*INSTRUCCIÓN 1*:
Transcribe sin cambios el fragmento del texto sobre el determinismo que va de "Esta forma de" a "carácter y fortaleza.".
*INSTRUCCIÓN 2*:
Enumera todos los tipos de determinismo o de indeterminismo que se nombran en el texto sobre el determinismo.
*INSTRUCCIÓN 3*:
Escribe la continuación del texto sobre el determinismo a partir de su última oración.

*TEXTO DEL DOCUMENTO*:
Esta forma de argumentar es tan refinadamente tramposa que hubiera hecho feliz a un Gorgias, pero dudo mucho que Santo Tomás de Aquino la recomendara a sus discípulos. No entremos, pues en ese juego, sino que comencemos dejando bien claras las distinciones que son pertinentes aquí. Y, una vez que las tengamos claras, repasemos la argumentación del Sr. Martínez, que entonces nos mostrará su verdadero carácter y fortaleza.

Cuando se habla de determinismo, uno puede estar refiriéndose a un determinismo físico, que sería aquel que se nos presentaría si la malla causal de la física estuviera cerrada, de manera que todos los seres materiales evolucionaran siguiendo leyes físicas deterministas. O bien podemos estar refiriéndonos a algo que puede ser diferente de lo anterior (salvo para los fisicalistas): un determinismo ontológico, o natural, que sería la situación que tendríamos en la realidad si el «principio de razón suficiente» se cumple de manera irrestricta. Si partimos de la validez irrestricta del «principio de razón suficiente» (... una validez bastante discutible, pero que no cuestionaré a lo largo de este texto, para no complicar más la argumentación), entonces nada ocurre sin una razón suficiente, de manera que podemos decir que esa razón suficiente es su determinación, y todo está determinado ontológica o naturalmente. Pero note el lector que un escenario así es perfectamente compatible con el indeterminismo físico, si ocurriera que algunas de las fuentes de determinación de la realidad no son físicas (por ejemplo: la voluntad libre). Por su parte, podríamos tener indeterminismo epistemológico incluso si estuviéramos en una situación de determinismo físico, puesto que el indeterminismo epistemológico sólo indica nuestra incapacidad de predecir los resultados de un proceso o acontecimiento. Y un acontecimiento puede ser impredecible aunque se encuentre físicamente determinado.

*ÍTEMS DEL CONJUNTO*:
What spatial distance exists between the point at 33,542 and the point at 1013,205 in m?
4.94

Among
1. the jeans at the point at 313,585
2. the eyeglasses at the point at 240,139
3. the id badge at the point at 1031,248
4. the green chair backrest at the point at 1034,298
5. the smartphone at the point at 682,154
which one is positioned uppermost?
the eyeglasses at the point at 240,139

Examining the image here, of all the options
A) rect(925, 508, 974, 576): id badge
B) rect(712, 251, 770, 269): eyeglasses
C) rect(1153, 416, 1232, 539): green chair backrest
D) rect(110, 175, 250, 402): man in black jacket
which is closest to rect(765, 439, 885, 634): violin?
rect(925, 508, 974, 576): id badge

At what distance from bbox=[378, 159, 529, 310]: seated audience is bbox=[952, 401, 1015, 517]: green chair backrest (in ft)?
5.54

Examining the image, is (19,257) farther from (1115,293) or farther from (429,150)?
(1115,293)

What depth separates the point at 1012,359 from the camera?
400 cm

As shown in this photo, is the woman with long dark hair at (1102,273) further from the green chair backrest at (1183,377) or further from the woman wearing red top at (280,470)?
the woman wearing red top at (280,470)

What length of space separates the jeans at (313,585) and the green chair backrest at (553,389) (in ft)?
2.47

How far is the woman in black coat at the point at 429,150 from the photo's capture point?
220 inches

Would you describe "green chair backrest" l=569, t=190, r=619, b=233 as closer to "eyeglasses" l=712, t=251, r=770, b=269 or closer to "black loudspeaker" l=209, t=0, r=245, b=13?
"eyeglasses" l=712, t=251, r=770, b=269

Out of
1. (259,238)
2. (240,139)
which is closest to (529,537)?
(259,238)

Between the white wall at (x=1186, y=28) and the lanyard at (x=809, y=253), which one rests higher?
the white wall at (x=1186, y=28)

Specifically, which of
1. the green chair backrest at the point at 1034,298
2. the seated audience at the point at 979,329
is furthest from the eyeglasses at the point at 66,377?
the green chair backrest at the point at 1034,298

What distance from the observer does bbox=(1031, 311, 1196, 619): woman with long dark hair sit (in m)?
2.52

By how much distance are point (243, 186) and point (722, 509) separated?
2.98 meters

*RESPUESTA ESPERADA 1*:
Esta forma de argumentar es tan refinadamente tramposa que hubiera hecho feliz a un Gorgias, pero dudo mucho que Santo Tomás de Aquino la recomendara a sus discípulos. No entremos, pues en ese juego, sino que comencemos dejando bien claras las distinciones que son pertinentes aquí. Y, una vez que las tengamos claras, repasemos la argumentación del Sr. Martínez, que entonces nos mostrará su verdadero carácter y fortaleza.

*RESPUESTA ESPERADA 2*:
- determinismo físico
- determinismo ontológico, o natural
- indeterminismo físico
- indeterminismo epistemológico

*RESPUESTA ESPERADA 3*:
Por tanto, si nos encontramos con un fenómeno que no podemos predecir, hablamos en primer lugar de indeterminismo epistemológico. Detrás de este puede haber una situación de determinismo o de indeterminismo físico. Y detrás del indeterminismo físico podría haber una situación de determinismo ontológico (lo que en todo caso ocurrirá, si se cumple el «principio de razón suficiente») o de indeterminismo ontológico (lo que en algunos casos ocurrirá, si no se cumple el «principio de razón suficiente», que es un tema en el que insisto que no me voy a meter aquí, pero del que habría bastante que decir).

Bien. Pues ya tenemos todos los elementos necesarios para descubrir los sofismas de la primera parte de la argumentación de Sr. Martínez. Vamos a ello.

(1) La «imposibilidad» del darwinismo

Veamos cómo demuestra el Sr. Martínez esta imposibilidad:

«El error de estos autores está en no distinguir entre lo natural y lo azaroso.

Aceptan el postulado darwinista, según el cual las especies naturales son fruto del azar.

Pero eso es imposible. En toda explicación por el azar tenemos que suponer una cierta pluralidad de elementos que se unen de un modo, justamente, «azaroso». Por ejemplo, los átomos de Demócrito.

Es decir, todo lo que deriva del azar es compuesto, de algún modo.

Ahora bien, es imposible que esos elementos también sean fruto del azar, de tal modo que dependan a su vez, entonces, de otros elementos más básicos, también azarosamente reunidos, y para estos valga lo mismo, y así, «in infinitum».

Porque retroceder infinitamente en busca de una explicación no es dar una explicación.

Tampoco lo es hacer de toda explicación posible algo en el fondo idéntico a aquello que debe ser explicado, y necesitado de explicación de la misma forma que ello, y eso es lo que sucede en tales retrocesos al infinito.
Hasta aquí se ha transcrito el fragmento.